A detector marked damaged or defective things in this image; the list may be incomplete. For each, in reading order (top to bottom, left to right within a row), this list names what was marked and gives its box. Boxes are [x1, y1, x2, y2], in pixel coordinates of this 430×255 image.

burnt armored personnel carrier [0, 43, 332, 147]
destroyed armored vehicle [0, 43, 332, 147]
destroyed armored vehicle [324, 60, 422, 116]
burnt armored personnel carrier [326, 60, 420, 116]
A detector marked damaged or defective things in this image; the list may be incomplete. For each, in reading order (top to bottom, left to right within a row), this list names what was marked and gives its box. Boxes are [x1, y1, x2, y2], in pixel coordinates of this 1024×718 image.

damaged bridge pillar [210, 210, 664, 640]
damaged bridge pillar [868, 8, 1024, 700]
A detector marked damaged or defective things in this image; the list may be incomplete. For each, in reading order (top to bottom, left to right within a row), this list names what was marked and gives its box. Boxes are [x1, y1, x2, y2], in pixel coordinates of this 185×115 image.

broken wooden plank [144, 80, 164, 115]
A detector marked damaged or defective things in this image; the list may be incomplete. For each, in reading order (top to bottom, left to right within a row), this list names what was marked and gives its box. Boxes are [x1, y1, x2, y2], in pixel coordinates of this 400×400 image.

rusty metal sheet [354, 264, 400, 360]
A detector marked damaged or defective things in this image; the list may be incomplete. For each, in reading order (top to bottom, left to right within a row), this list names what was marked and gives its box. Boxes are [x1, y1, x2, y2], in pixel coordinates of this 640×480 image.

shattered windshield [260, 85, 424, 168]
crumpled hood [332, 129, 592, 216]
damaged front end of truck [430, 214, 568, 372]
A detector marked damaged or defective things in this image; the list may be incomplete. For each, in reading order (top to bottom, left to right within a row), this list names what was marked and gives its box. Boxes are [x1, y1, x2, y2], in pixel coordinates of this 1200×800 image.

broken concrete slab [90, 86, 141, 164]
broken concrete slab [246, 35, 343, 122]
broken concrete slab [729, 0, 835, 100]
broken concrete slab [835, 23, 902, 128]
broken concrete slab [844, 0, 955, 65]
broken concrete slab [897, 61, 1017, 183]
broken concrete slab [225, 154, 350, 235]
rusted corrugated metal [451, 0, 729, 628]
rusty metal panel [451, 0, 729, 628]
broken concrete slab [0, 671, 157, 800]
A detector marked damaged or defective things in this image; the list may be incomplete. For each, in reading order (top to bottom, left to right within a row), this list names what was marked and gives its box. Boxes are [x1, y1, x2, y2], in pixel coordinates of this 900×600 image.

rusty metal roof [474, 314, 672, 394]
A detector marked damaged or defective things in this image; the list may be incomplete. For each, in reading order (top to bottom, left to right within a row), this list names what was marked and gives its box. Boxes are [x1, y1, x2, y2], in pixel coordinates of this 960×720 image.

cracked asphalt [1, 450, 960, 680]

====

JOB. Rewrite all of the items above, substituting "scanner" for "detector" every time it occurs and leaving everything else unchanged.

FULL RESPONSE.
A scanner marked damaged or defective things in this image; the list may be incomplete. For each, in reading order (top to bottom, left to right within a row), this list names what was marked and gives its box. Boxes are [x1, y1, x2, y2], in pixel coordinates of this 430×255 image.

burnt armored personnel carrier [0, 43, 332, 147]
destroyed armored vehicle [0, 43, 332, 147]
destroyed armored vehicle [324, 60, 422, 116]
burnt armored personnel carrier [326, 60, 420, 116]
A scanner marked damaged or defective things in this image; the list may be incomplete. For each, in reading order (top to bottom, left to right within a row), this list names what was marked and gives its box. Boxes are [x1, y1, x2, y2], in pixel coordinates of this 1024×718 image.

damaged bridge pillar [210, 210, 664, 640]
damaged bridge pillar [868, 8, 1024, 700]
A scanner marked damaged or defective things in this image; the list may be incomplete. For each, in reading order (top to bottom, left to right within a row), this list names what was marked and gives its box. Boxes are [x1, y1, x2, y2], in pixel coordinates of this 185×115 image.

broken wooden plank [144, 80, 164, 115]
A scanner marked damaged or defective things in this image; the list may be incomplete. For each, in reading order (top to bottom, left to right within a row), this list names what was marked and gives its box. Boxes are [x1, y1, x2, y2], in pixel coordinates of this 400×400 image.

rusty metal sheet [354, 264, 400, 360]
A scanner marked damaged or defective things in this image; the list may be incomplete. For each, in reading order (top to bottom, left to right within a row), this list names what was marked and gives its box. Boxes are [x1, y1, x2, y2], in pixel coordinates of this 640×480 image.

shattered windshield [260, 85, 424, 168]
crumpled hood [332, 129, 592, 216]
damaged front end of truck [430, 214, 568, 372]
A scanner marked damaged or defective things in this image; the list may be incomplete. For each, in reading order (top to bottom, left to right within a row), this list names what was marked and gives its box. Boxes are [x1, y1, x2, y2], in pixel coordinates of this 1200×800 image.

broken concrete slab [90, 86, 141, 164]
broken concrete slab [246, 35, 343, 122]
broken concrete slab [729, 0, 835, 100]
broken concrete slab [835, 23, 902, 128]
broken concrete slab [844, 0, 955, 65]
broken concrete slab [897, 61, 1017, 183]
broken concrete slab [225, 154, 350, 235]
rusted corrugated metal [451, 0, 729, 628]
rusty metal panel [451, 0, 729, 628]
broken concrete slab [0, 671, 157, 800]
A scanner marked damaged or defective things in this image; the list may be incomplete. For each, in reading order (top to bottom, left to right within a row), this list names what was marked and gives its box. Boxes are [x1, y1, x2, y2], in pixel coordinates of this 900×600 image.

rusty metal roof [474, 314, 672, 394]
A scanner marked damaged or defective things in this image; the list may be incomplete. For each, in reading order (top to bottom, left to right within a row), this list names what was marked and gives its box. Boxes are [x1, y1, x2, y2], in pixel coordinates of this 960×720 image.

cracked asphalt [1, 450, 960, 680]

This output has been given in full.